Written by Tim Smiser
Continuous integration and Continuous Delivery is a relatively new approach to delivering software applications. SaaS/Hosted software solution companies have been adopting this approach to increase the frequency of delivery and reduce the risk that accompanies large software releases. The end result is SaaS solutions that are more responsive to customer needs and more adaptable to changing markets.
Traditionally CI/CD components were still based on the notion that the first thing you had to manage was a running instance of some kind. Bare metal, hosted VMs, and ec2 instances were all examples of components that needed to be managed. The typical deployment pattern was:
- Pull request is generated off of master
- Code is peer reviewed then merged.
- Code merge then triggers the following steps
- Build up the server instance(s) for the AQA environment
- Configure the server(s) for the AQA environment
- Configure a container(s) (e.g. Tomcat) for the AQA environment
- Deploy the code to the AQA environment
- Run AQA Tests, Generate Reports
- Teardown AQA infrastructure
- Repeat above steps (minus AQA tests) for Blue environment
- UAT Blue environment
- Blue/Green swap (A/B testing)
Smaller Feature Sets = Faster Delivery, Less Risk
The mindset of CI/CD is that you release small portions of code much more frequently. This reduces risk and gives your application the ability to be more responsive to your customers’ needs.
The Peer Review Code Gate
Utilizing GIT as a code repository allows us to take an approach that relies heavily on a branching strategy. A typical feature is developed in a branch off of master. Master is always a perfect representation of what is deployed.
Any successful CI/CD implementation must have a robust set of automated QA tests. Manual QA is too time consuming to be in the middle of a CI/CD pipeline.
Blue/Green deployments refer to a process by which an exact mirror of your production environment is built out and tested. Once deemed acceptable the production mirror (blue) is swapped via DNS with the current production (green). This allows for a rapid production rollout and a rapid rollback strategy should any issues arise with the new production deployment. Blue/Green deployments can also both be left in place for a time, in order to implement an AB testing strategy.
Serverless CI/CD aims to take all of the points listed above and leverage them in the new serverless world that is now a reality for most tech companies.
Amazon blazed a trail in this space that Google and Microsoft have followed suit in. Serverless represents a significant step forward to the Holy Grail developers have been chasing for years: worry only about writing code, leverage a service for everything else. There are several components in the AWS ecosystem that embody this spirit. For the purpose of this discussion, we’ll focus on Lambda Functions, API Gateway and Serverless data storage like DynamoDB and S3.
AWS Serverless concepts
- Lambdas - an autoscaling container for hosting a small functional unit of code. Node, Python, and Java are currently the supported languages.
- Serverless Data Storage
- DynamoDB - NoSQL storage as a Service
- S3 - File Storage as a Service
- API Gateway - a scalable front end to API endpoints as a Service
Sample Serverless Stack
Below is an example of a simple serverless stack.
Serverless Build Automation
Serverless components break the mold of deployments that developers are traditionally used to as there is no server instance to deploy to.
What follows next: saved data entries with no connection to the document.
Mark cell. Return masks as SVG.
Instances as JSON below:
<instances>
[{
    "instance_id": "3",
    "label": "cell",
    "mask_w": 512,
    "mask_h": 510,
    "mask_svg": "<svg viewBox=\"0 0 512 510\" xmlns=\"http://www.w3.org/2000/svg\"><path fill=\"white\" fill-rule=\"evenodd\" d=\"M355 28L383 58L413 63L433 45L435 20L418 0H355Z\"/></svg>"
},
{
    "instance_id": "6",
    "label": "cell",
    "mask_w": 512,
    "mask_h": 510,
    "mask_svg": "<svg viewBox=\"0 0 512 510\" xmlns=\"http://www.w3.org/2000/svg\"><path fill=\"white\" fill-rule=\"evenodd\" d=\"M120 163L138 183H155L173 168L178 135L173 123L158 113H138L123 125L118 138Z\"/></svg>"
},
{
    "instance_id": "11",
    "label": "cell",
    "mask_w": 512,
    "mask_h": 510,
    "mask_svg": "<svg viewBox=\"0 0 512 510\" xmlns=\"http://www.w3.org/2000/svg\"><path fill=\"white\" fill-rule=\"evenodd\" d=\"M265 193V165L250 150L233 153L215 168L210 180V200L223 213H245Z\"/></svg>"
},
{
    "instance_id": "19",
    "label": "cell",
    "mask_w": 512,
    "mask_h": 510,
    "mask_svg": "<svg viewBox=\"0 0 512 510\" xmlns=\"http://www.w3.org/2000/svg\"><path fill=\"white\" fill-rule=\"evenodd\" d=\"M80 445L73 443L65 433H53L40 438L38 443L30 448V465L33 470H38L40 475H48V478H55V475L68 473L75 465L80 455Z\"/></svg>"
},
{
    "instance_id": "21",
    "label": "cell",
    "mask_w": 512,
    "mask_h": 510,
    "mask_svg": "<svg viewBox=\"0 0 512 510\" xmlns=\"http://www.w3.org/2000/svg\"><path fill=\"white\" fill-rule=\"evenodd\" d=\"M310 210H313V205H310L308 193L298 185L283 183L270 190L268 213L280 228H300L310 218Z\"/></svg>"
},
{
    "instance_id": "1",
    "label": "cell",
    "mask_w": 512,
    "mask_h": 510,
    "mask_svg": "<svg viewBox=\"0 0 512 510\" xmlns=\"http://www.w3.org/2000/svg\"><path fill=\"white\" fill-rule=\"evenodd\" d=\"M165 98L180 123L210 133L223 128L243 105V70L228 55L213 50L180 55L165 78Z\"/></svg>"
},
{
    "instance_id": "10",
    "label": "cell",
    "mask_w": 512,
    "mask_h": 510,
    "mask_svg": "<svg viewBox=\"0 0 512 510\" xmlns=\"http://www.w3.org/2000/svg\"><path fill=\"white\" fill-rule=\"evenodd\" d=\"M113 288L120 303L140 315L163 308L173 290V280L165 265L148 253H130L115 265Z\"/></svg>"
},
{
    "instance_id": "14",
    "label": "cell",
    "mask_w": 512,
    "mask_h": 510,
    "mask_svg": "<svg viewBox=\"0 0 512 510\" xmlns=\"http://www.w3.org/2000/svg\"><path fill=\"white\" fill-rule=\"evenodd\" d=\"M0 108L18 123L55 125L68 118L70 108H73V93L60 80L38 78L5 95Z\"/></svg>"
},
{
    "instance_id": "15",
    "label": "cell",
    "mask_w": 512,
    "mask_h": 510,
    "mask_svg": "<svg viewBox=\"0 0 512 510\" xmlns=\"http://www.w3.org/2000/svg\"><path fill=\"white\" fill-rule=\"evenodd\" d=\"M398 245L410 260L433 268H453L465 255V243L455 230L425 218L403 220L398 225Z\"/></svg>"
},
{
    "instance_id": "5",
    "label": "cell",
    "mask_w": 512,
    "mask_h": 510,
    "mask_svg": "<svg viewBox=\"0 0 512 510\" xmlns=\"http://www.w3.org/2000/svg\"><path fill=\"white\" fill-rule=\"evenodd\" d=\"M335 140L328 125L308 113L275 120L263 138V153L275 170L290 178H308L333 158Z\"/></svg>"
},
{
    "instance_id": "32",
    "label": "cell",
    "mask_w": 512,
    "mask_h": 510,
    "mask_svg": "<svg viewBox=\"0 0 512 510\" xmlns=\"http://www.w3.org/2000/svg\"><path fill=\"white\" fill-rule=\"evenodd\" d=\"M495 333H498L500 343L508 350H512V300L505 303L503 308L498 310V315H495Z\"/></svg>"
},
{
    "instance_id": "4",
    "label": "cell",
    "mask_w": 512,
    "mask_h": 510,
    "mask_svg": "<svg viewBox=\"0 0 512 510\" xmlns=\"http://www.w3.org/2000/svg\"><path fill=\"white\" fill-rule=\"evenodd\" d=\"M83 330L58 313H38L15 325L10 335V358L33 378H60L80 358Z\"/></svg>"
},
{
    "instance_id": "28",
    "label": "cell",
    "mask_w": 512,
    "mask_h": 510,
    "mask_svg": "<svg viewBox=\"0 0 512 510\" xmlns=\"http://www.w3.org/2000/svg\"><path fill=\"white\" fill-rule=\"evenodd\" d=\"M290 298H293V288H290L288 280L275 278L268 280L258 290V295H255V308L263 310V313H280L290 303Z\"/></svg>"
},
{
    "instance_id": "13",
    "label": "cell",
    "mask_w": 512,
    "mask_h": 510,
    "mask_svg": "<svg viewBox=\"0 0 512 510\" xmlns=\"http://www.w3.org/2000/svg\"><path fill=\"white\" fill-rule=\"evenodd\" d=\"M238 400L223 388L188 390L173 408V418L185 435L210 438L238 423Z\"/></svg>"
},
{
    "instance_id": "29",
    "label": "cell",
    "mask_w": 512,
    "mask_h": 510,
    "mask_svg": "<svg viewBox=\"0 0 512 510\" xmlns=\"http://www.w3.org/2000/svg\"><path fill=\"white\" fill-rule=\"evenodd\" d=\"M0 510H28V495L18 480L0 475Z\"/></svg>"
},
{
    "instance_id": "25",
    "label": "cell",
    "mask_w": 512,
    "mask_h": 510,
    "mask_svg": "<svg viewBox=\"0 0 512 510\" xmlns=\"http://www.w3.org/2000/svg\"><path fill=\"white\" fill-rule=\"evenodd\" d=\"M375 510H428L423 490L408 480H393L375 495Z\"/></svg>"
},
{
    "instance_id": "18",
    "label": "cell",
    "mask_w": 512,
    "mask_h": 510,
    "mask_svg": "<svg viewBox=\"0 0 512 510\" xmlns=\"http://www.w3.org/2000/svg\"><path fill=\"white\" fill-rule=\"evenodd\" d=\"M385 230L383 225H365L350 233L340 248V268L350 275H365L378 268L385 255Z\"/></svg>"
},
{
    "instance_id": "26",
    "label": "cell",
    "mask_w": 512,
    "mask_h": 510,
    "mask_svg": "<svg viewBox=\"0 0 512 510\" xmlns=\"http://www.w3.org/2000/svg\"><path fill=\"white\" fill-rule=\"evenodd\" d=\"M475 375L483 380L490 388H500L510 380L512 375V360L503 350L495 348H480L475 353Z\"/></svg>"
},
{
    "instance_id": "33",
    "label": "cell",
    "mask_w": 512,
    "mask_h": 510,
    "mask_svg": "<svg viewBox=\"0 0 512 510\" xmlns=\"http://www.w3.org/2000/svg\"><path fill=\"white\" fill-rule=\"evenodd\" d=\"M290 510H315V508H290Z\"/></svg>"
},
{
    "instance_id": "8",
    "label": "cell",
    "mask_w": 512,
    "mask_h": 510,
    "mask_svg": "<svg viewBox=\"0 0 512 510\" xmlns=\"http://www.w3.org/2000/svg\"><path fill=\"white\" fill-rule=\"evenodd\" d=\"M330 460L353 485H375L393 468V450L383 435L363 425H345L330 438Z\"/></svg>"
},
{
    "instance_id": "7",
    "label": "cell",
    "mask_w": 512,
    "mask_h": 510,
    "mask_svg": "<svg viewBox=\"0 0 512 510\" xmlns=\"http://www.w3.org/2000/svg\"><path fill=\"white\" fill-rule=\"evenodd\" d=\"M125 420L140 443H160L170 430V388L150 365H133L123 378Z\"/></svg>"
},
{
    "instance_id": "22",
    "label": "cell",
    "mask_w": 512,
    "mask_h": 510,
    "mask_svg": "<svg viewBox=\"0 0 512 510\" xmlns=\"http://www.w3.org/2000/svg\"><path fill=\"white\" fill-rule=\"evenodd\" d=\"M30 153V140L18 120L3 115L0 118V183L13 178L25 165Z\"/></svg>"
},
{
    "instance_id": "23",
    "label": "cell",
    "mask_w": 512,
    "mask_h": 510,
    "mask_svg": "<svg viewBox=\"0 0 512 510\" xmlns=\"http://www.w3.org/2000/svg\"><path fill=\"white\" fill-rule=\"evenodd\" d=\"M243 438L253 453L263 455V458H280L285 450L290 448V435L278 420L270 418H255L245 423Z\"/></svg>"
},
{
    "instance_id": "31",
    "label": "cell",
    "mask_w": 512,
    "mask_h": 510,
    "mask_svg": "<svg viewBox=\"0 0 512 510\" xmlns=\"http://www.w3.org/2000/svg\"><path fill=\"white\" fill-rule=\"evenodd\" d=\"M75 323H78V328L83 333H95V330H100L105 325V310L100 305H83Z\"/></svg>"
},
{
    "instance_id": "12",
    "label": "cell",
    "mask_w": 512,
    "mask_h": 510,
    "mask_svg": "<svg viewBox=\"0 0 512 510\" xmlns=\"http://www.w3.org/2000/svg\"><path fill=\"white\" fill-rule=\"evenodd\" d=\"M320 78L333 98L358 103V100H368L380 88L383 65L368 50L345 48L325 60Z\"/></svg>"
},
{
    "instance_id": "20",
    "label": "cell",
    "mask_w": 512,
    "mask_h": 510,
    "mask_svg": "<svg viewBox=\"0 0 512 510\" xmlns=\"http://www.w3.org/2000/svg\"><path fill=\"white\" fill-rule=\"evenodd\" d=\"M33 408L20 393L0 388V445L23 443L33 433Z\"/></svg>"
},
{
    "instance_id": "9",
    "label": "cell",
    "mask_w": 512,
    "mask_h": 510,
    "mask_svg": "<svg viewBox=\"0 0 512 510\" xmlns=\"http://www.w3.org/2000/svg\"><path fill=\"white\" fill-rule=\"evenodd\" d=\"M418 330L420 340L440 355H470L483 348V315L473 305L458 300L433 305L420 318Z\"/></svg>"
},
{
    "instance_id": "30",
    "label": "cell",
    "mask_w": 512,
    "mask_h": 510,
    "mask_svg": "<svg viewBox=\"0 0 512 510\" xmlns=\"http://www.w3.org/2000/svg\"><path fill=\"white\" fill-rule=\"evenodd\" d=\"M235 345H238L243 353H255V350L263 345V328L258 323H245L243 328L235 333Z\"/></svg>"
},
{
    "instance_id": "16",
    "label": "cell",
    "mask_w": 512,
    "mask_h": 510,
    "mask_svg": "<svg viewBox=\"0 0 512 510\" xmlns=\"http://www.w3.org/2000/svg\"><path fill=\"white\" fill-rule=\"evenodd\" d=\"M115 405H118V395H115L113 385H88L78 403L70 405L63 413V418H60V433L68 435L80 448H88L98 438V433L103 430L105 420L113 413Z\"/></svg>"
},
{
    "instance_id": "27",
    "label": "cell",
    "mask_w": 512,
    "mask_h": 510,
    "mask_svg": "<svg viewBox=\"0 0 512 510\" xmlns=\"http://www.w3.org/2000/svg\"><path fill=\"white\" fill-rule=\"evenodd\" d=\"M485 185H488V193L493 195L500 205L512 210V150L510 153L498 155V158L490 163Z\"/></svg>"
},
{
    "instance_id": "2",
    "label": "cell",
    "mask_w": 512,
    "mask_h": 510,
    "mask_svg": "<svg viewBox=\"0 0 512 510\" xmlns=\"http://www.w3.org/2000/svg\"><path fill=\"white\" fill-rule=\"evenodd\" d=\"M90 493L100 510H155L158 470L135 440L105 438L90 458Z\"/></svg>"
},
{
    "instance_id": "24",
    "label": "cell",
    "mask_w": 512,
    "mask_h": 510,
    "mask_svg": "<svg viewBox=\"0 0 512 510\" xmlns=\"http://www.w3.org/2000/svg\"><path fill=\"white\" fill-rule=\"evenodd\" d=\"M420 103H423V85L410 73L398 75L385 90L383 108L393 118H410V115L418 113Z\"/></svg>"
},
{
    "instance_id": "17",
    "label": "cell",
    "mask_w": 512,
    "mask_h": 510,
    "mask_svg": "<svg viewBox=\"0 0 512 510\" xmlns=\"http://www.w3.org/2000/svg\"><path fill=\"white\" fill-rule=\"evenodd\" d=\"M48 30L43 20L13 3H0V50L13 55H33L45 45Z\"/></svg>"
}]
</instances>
There is also no running container that needs to be managed. In this section, we’ll dive into a few strategies to bring the robust concepts behind CI/CD to a serverless world.
Full Teardown/buildup vs. streamlined deployment
To get the most accurate testing, the full build up/tear down methodology is the way to go. A Cloud Formation Template is defined for the whole stack and parameterized for each environment. Each environment is built from the ground up using the CFT’s.
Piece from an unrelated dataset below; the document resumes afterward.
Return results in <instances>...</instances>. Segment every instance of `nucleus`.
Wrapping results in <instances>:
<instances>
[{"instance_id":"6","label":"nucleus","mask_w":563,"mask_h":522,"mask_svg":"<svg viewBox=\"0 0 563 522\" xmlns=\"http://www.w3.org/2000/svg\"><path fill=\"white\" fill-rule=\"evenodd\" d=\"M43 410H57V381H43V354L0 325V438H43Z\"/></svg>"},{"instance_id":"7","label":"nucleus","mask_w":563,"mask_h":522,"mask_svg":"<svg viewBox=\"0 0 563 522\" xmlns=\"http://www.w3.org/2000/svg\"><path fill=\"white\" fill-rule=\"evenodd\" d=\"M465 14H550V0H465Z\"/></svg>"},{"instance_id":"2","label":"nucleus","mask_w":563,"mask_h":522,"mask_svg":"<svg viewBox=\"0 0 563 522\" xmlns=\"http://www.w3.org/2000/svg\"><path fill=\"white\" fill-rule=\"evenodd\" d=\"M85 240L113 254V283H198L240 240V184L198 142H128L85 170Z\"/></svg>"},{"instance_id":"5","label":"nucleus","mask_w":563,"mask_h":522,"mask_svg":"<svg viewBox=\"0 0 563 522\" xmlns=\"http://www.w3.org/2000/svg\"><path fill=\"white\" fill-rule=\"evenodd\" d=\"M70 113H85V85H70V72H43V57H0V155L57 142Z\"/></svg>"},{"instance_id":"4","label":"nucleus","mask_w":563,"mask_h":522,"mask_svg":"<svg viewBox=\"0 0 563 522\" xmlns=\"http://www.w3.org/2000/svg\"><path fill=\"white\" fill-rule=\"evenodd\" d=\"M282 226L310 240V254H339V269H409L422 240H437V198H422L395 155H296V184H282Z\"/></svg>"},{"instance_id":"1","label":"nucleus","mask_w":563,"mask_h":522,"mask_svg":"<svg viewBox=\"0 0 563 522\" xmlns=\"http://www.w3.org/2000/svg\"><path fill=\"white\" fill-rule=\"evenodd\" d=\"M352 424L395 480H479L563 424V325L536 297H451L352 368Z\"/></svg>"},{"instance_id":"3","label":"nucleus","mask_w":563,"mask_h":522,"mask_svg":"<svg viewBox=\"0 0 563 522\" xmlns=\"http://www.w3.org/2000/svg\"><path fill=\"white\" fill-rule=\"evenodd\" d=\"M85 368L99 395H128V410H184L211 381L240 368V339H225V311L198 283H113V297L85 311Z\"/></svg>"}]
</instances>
The problem with the above approach is that building a full stack from a CFT can be time consuming and speed of delivery can be a critical path for a successful CI/CD pipeline. A more streamlined approach can leave long-running components like the API Gateway, Lambda containers, DynamoDB and the S3/Cloudfront UI container in the above diagram in place, while fully replacing the code deployed.
Using jenkins to orchestrate you can leverage AWS plugins for jenkins that can deploy code and configure components directly from your CI/CD controls. The Lambda plugin for jenkins allows you to not only deploy the code, but set the memory, timeout, language, and environment variables.
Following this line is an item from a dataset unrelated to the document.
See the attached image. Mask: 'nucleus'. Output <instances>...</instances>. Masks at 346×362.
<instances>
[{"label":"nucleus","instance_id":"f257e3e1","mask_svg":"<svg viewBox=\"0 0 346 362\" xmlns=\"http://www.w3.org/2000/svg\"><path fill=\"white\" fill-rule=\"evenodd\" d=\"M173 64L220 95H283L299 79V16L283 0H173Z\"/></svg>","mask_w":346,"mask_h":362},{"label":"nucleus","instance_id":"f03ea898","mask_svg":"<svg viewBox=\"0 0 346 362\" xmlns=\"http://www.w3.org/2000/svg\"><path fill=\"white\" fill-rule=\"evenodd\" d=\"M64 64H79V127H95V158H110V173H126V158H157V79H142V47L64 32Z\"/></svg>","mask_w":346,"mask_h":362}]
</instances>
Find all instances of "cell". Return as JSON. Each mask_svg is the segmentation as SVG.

One trick of note here is the bucket policy must be set using the json below in order for the objects you upload to be accessible.
Stage Variables and the API Gateway
The API Gateway is set up to deploy to various stages. In the “Custom Domains” config section you can assign DNS to different stages of the API gateway. Stage variables are variables defined by the API gateway that can have a different value at each stage. These variables can be passed down into your lambda code backing the API Gateway endpoints. These can then be used to point at different data stores per environment, giving your code a way to know which environment it is being invoked.
CI/CD represents a great approach to putting out an application that is of higher quality and more adaptive to your customers' needs. With the few tips and tricks outlined above, you can leverage a CI/CD methodology with a serverless environment, combining two really dynamite modern coding practices.